Para orientalis seperti Geertz, Van Leur, Winstead dan juga London juga memberikan tudingan yang sama. Bagi mereka, semakin jauh domisili Islam dari sentral-sentral otoritasnya di Timur Tengah, semakin memberi peluang menyimpang. Islam Indonesia menurut Van Leur adalah Islam yang tereduksi karena merupakan lapisan tipis kultur lokal. Islam tidak membawa progresivitas apapun bagi Indonesia baik secara sosial maupun kultural karena faktor simbiosisnya dengan tradisi Hindu-Budha.

Sementara bagi Geertz, Islam Indonesia adalah Islam yang tercerai dari pusat ortodoksi Mekkah dan Kairo. Banyak tradisi Islam Indonesia yang anislamik, hinduistik dan nominal.

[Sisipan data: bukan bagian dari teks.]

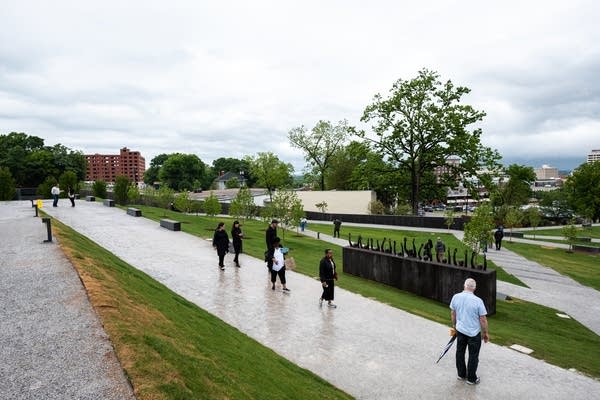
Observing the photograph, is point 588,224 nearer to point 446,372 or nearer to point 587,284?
point 587,284

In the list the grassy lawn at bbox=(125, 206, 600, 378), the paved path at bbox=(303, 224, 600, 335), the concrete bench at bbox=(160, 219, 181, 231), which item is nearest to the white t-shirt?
the grassy lawn at bbox=(125, 206, 600, 378)

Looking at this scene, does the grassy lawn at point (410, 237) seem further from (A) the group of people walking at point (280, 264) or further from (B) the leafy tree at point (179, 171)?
(B) the leafy tree at point (179, 171)

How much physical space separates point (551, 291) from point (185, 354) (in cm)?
1661

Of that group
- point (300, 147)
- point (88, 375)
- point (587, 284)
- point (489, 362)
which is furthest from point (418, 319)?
point (300, 147)

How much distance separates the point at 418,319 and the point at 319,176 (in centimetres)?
6921

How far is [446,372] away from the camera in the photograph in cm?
730

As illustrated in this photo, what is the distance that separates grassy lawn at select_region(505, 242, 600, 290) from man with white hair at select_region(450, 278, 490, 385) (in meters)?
15.0

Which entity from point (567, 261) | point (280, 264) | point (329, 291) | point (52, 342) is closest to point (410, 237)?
point (567, 261)

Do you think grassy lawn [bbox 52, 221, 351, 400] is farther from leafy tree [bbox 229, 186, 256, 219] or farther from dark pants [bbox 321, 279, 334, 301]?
leafy tree [bbox 229, 186, 256, 219]

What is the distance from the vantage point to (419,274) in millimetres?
13875

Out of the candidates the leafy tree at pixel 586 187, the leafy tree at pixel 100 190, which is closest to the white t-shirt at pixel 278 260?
the leafy tree at pixel 100 190

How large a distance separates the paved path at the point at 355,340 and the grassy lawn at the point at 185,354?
0.76m

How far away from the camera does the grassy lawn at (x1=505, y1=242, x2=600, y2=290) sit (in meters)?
19.6

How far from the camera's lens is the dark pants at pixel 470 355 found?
6781mm
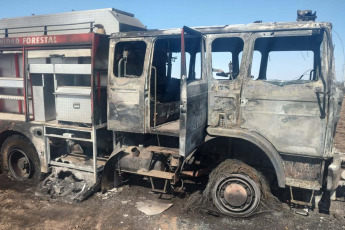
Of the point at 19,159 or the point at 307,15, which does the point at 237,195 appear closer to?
the point at 307,15

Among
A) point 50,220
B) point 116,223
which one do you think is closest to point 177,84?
point 116,223

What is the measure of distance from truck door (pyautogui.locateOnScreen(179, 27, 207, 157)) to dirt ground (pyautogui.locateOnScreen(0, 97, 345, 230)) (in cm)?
119

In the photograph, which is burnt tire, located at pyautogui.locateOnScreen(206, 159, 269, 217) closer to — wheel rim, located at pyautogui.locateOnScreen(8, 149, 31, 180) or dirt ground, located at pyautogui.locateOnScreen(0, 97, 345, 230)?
dirt ground, located at pyautogui.locateOnScreen(0, 97, 345, 230)

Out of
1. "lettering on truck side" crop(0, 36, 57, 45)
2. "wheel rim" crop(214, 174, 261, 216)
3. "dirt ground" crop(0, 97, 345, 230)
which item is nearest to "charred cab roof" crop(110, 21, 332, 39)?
"lettering on truck side" crop(0, 36, 57, 45)

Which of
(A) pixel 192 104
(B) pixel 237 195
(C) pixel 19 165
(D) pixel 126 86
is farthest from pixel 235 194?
(C) pixel 19 165

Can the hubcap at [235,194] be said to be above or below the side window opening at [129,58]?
below

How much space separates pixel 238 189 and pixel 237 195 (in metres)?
0.10

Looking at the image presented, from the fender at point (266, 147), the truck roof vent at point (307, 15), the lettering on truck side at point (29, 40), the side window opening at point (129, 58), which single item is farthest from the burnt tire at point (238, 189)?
the lettering on truck side at point (29, 40)

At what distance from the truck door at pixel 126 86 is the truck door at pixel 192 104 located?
35.1 inches

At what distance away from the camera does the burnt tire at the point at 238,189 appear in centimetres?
444

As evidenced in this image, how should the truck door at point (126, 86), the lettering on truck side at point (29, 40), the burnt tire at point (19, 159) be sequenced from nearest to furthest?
the truck door at point (126, 86), the lettering on truck side at point (29, 40), the burnt tire at point (19, 159)

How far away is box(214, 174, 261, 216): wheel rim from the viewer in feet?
14.5

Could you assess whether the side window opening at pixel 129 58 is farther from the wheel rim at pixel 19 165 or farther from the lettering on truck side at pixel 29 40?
the wheel rim at pixel 19 165

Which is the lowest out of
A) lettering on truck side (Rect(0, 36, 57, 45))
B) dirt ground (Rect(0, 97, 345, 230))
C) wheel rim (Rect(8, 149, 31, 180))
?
dirt ground (Rect(0, 97, 345, 230))
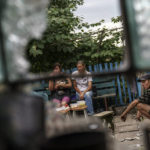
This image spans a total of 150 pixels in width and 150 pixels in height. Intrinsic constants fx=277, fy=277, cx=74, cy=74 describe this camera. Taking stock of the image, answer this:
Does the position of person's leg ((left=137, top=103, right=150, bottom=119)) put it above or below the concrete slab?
above

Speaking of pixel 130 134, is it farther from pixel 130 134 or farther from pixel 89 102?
pixel 89 102

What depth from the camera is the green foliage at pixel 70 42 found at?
7.96m

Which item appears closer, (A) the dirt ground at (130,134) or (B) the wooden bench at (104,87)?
(A) the dirt ground at (130,134)

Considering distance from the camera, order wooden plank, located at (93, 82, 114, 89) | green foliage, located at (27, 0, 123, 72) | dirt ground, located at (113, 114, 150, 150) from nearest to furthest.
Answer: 1. dirt ground, located at (113, 114, 150, 150)
2. green foliage, located at (27, 0, 123, 72)
3. wooden plank, located at (93, 82, 114, 89)

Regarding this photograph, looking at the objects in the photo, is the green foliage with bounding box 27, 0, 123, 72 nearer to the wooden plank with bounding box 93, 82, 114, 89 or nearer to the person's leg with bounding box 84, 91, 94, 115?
the wooden plank with bounding box 93, 82, 114, 89

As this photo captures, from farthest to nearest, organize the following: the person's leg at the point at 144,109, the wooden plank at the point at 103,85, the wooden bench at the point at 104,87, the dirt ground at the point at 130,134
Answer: the wooden plank at the point at 103,85 < the wooden bench at the point at 104,87 < the person's leg at the point at 144,109 < the dirt ground at the point at 130,134

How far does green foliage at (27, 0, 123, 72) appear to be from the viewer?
7.96 m

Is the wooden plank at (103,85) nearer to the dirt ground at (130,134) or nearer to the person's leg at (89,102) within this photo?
the dirt ground at (130,134)

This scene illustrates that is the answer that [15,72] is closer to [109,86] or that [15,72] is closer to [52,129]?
[52,129]

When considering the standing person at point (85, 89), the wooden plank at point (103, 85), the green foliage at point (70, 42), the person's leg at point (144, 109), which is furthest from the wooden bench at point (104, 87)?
the person's leg at point (144, 109)

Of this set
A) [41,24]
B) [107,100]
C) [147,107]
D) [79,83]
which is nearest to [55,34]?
[79,83]

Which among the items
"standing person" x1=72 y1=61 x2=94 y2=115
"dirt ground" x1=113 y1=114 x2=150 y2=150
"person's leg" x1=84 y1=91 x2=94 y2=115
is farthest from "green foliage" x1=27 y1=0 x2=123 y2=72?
"dirt ground" x1=113 y1=114 x2=150 y2=150

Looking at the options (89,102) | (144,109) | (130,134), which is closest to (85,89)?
(89,102)

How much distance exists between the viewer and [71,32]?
8656 millimetres
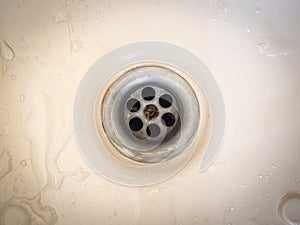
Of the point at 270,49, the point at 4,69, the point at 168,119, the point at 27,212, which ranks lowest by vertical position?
the point at 27,212

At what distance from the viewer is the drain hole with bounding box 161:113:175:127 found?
814 millimetres

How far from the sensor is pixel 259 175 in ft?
2.53

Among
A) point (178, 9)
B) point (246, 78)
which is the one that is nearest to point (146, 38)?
point (178, 9)

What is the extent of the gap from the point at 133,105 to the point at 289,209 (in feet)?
0.95

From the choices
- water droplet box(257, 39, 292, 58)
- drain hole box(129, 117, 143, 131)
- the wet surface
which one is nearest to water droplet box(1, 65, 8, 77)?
the wet surface

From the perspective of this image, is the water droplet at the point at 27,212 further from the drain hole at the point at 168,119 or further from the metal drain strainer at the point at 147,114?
the drain hole at the point at 168,119

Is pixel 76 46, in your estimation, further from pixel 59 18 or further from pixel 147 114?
pixel 147 114

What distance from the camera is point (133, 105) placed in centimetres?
82

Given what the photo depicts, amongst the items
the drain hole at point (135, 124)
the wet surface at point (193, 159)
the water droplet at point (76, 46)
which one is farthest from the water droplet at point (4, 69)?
the drain hole at point (135, 124)

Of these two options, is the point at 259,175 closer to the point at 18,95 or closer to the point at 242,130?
the point at 242,130

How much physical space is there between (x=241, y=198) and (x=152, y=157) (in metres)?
0.15

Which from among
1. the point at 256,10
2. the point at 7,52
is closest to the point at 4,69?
the point at 7,52

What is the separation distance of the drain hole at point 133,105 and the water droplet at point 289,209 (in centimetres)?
26

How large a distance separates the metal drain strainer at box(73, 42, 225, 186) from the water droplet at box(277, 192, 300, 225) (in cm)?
12
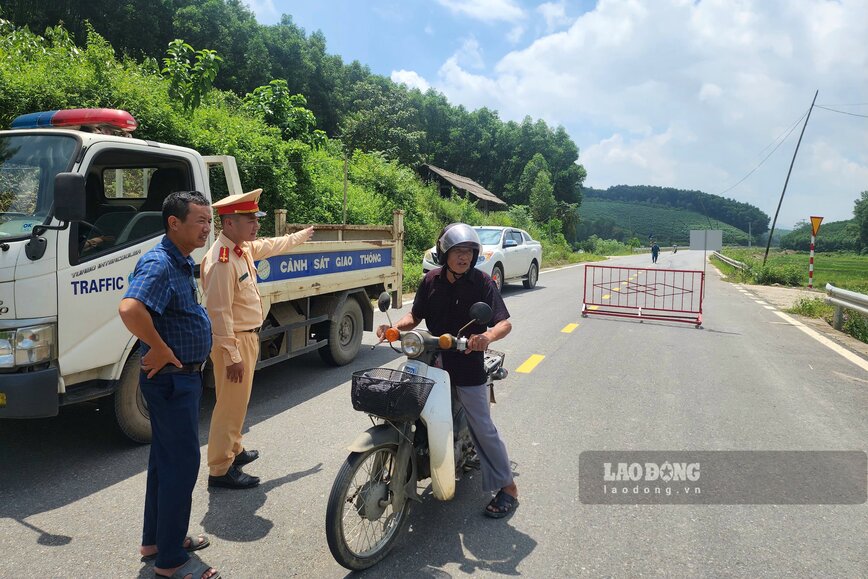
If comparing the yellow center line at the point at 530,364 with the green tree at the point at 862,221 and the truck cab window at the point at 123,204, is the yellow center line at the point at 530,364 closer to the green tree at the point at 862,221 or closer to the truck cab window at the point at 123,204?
the truck cab window at the point at 123,204

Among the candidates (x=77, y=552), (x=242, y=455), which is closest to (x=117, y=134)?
(x=242, y=455)

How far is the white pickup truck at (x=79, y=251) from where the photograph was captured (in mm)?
3568

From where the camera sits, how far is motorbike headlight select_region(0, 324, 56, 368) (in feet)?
11.6

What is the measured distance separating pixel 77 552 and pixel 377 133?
1380 inches

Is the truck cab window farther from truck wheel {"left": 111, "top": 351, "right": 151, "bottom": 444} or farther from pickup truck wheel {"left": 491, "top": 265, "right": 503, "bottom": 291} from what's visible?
pickup truck wheel {"left": 491, "top": 265, "right": 503, "bottom": 291}

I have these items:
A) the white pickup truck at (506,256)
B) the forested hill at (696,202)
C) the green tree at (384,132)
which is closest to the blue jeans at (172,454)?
the white pickup truck at (506,256)

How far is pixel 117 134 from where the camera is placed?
463 centimetres

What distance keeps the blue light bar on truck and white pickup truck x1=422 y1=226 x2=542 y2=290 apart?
9.47m

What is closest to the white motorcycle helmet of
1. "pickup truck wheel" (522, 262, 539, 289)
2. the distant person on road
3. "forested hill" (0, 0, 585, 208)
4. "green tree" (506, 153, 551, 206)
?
the distant person on road

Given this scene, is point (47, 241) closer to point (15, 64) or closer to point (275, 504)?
point (275, 504)

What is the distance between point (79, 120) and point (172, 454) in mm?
2936

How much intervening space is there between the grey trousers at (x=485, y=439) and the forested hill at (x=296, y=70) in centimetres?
1895

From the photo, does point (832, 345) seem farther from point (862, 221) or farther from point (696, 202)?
point (696, 202)

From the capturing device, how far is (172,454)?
9.05 ft
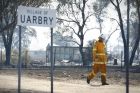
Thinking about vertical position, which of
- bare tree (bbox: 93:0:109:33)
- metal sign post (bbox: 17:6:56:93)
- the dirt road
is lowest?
the dirt road

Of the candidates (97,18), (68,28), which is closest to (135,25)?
(97,18)

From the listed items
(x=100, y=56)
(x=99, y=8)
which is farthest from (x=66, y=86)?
(x=99, y=8)

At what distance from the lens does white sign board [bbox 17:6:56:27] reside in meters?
12.5

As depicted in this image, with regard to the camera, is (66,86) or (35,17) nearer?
Result: (35,17)

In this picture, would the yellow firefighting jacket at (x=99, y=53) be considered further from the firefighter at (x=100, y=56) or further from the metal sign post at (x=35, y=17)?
the metal sign post at (x=35, y=17)

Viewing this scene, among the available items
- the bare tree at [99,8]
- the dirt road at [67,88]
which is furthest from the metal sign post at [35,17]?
the bare tree at [99,8]

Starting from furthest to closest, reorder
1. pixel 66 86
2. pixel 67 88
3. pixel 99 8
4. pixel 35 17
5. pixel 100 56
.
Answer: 1. pixel 99 8
2. pixel 66 86
3. pixel 100 56
4. pixel 67 88
5. pixel 35 17

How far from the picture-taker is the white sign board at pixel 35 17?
12.5m

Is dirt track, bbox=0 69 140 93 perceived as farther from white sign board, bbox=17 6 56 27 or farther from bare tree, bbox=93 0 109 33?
bare tree, bbox=93 0 109 33

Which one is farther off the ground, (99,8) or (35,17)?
(99,8)

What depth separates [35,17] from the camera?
42.0ft

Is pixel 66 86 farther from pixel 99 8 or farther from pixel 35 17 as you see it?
pixel 99 8

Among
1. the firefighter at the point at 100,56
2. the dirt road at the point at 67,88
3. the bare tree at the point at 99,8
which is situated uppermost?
the bare tree at the point at 99,8

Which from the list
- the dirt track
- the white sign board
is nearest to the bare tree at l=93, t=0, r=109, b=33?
the dirt track
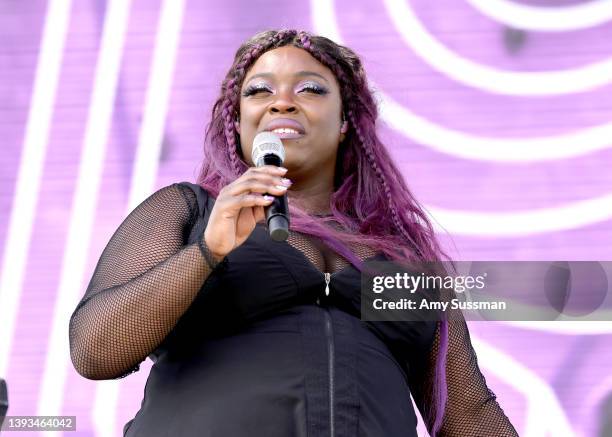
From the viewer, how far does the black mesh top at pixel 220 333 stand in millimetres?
1565

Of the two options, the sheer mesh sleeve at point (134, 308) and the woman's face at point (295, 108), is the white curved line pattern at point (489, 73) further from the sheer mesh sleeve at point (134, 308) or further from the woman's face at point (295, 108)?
the sheer mesh sleeve at point (134, 308)

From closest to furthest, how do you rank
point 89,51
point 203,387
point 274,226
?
point 274,226
point 203,387
point 89,51

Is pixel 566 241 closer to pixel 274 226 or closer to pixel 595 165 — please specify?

Geertz menolak asumsi bahwa Islam Indonesia adalah Islam yang otentik. Di matanya, Islam di Indonesia tak lebih dari variasi Hinduisme, Buddhisme, bahkan animisme.

Pendapat para orientalis ini sebenarnya telah dimentahkan oleh perayaan kultural Tellasan Petra di Madura. Identifikasi bahwa kultur Islam Madura adalah Islam yang tidak terputus dari pusat otoritasnya di jazirah Arab dapat terlacak dari persamaan perspesi orang Arab dengan sebagian orang Madura tentang Idul Fitri sebagai sarana untuk kembali fitri (bersih atau petra).

Tellasan sendiri merupakan wujud Islam kreatif ala Madura. Slametan maupun ter-ater sejatinya merupakan reformulasi apa yang disebut Richard Martin sebagai Islam esensialis, atau apa yang disebut B. Malinoswki sebagai fungsionalisasi supernaturalisme.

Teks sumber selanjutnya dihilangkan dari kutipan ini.